Gabe Newell: Hälfte der Bitcoin-Transaktionen bei Steam waren Betrug

Valve-Chef Gabe Newell hat angegeben, dass ein Grund für die Abschaffung von Bitcoin-Zahlungen bei Steam Betrug gewesen ist. Zwischen April 2016 und Dezember 2017 konnten Steam-Nutzer ihre Spiele auch in Bitcoin bezahlen , ehe Valve die Möglichkeit wieder zurückzog .
Als Grund wurde damals genannt, dass die Gebühren für die Transaktionen zu hoch waren. Im Gespräch mit der Webseite PC Gamer(öffnet im neuen Fenster) sagt Newell nun allerdings, dass 50 Prozent der Bezahlvorgänge betrügerisch waren. "Dies waren Kunden, die wir nicht haben wollten" , erklärt er.
Newell erinnert sich zudem, dass die Kursschwankungen des Bitcoin "ein totaler Albtraum" gewesen seien. Nutzer sollen nicht gerade glücklich darüber gewesen sein, dass ein Spiel an einem Tag 10 US-Dollar und am nächsten Tag 100 US-Dollar gekostet hat. Für Valve dürften Umtausche von Spielen durch Kursschwankungen umständlich und möglicherweise auch nachteilig gewesen sein.
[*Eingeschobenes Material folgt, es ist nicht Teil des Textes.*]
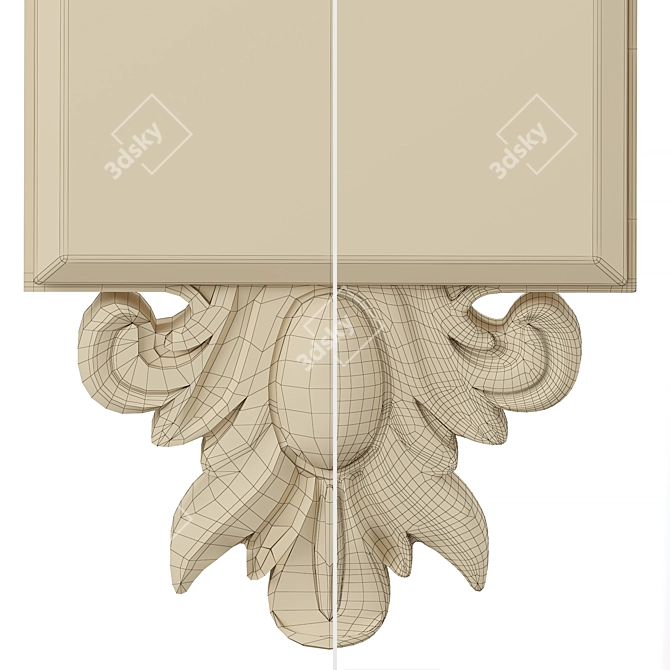 Luxury Wall Mirror 3895297.0041 3D model image 9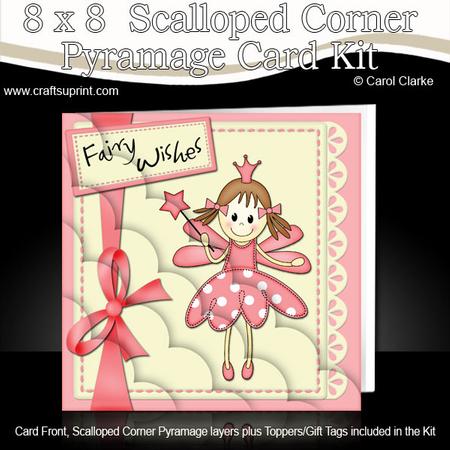 8 x 8 Fairy Twinkltoes and Lace Scalloped Corner Kit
Blockchain bietet Newell zufolge Vorteile, die die meisten Nutzer nicht anzuwenden wissen
Newells Meinung hat sich in den letzten Jahren offenbar wenig geändert: "Es gibt eine Menge interessanter Technologien mit Blockchain und dezentraler Buchführung (Distributed Ledger). Ich glaube aber, die meisten Menschen haben noch nicht herausgefunden, warum man eine dezentrale Buchführung braucht."
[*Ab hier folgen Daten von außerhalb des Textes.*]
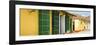 Cuba Fuerte Collection Panoramic - Yellow Facades in Trinidad-Philippe Hugonnard-Framed Photographic Print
"Es gibt einen Unterschied zwischen dem, was Blockchain sein sollte, und dem, was es momentan in der echten Welt ist" , sagt Newell. Ihm zufolge sollte Steam nicht dazu verwendet werden, Nutzer zu betrügen. Daher wurden die Bitcoin-Zahlungen bei Steam aufgegeben - und sicherlich auch deswegen, weil die Preise der Spiele wegen des mitunter sehr volatilen Kurses zu stark schwankten. Die Spiele-Plattform Steam verzeichnet über 1 Milliarde Nutzerkonten. Täglich sollen rund 47 Millionen Nutzer Steam verwenden.